### Page text
About 16 million Americans have diabetes. In just the past decade, there’s been a 40% increase in diabetes in the U.S. -

- and a 70% increase among people in their 30s. Most of the increase is in type 2 diabetes, the form of the disease that

is linked to obesity.

The link between sleep and weight loss most people don’t know about...

A combination of diet and exercise is usually the method of choice for people who want to control their weight. Strange as it might

sound, there’s also a growing body of evidence to show that better sleep habits are instrumental to the success of any weight loss plan.

A fascinating series of studies published in the Journal of the American Medical Association and the Lancet show that sleep loss

disrupts a series of complex and interwoven metabolic and hormonal processes. This can make weight loss far more difficult than it needs

to be.

### Data extract

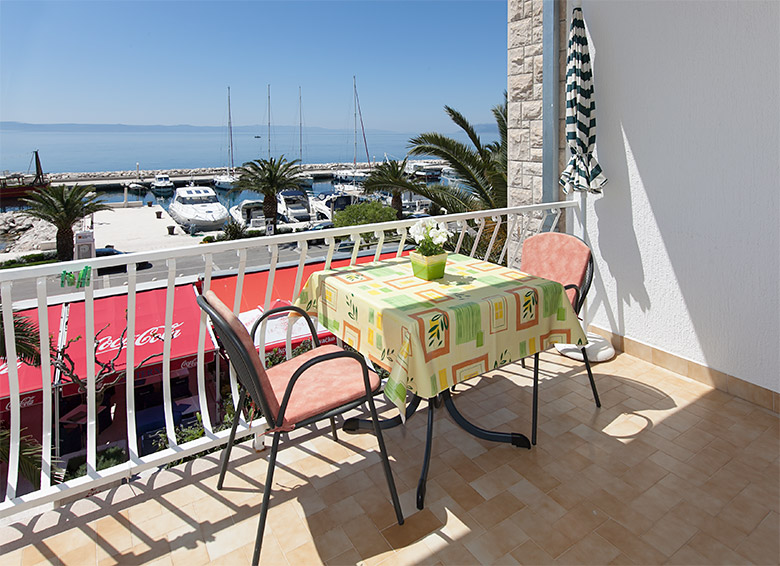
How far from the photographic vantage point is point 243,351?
150 cm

### Using the information
1 - List every statistic about diabetes that the page text gives.
2 - Reproduce the page text word for word, beginning at the words "- and a 70%" and stopping after the words "weight loss plan.".
The lines are not needed for any of this.

### Responses in order
1 -
- About 16 million Americans have diabetes.
- Diabetes in the U.S. increased 40% in the past decade.
- Diabetes increased 70% among people in their 30s.

2 -
- and a 70% increase among people in their 30s. Most of the increase is in type 2 diabetes, the form of the disease that

is linked to obesity.

The link between sleep and weight loss most people don’t know about...

A combination of diet and exercise is usually the method of choice for people who want to control their weight. Strange as it might

sound, there’s also a growing body of evidence to show that better sleep habits are instrumental to the success of any weight loss plan.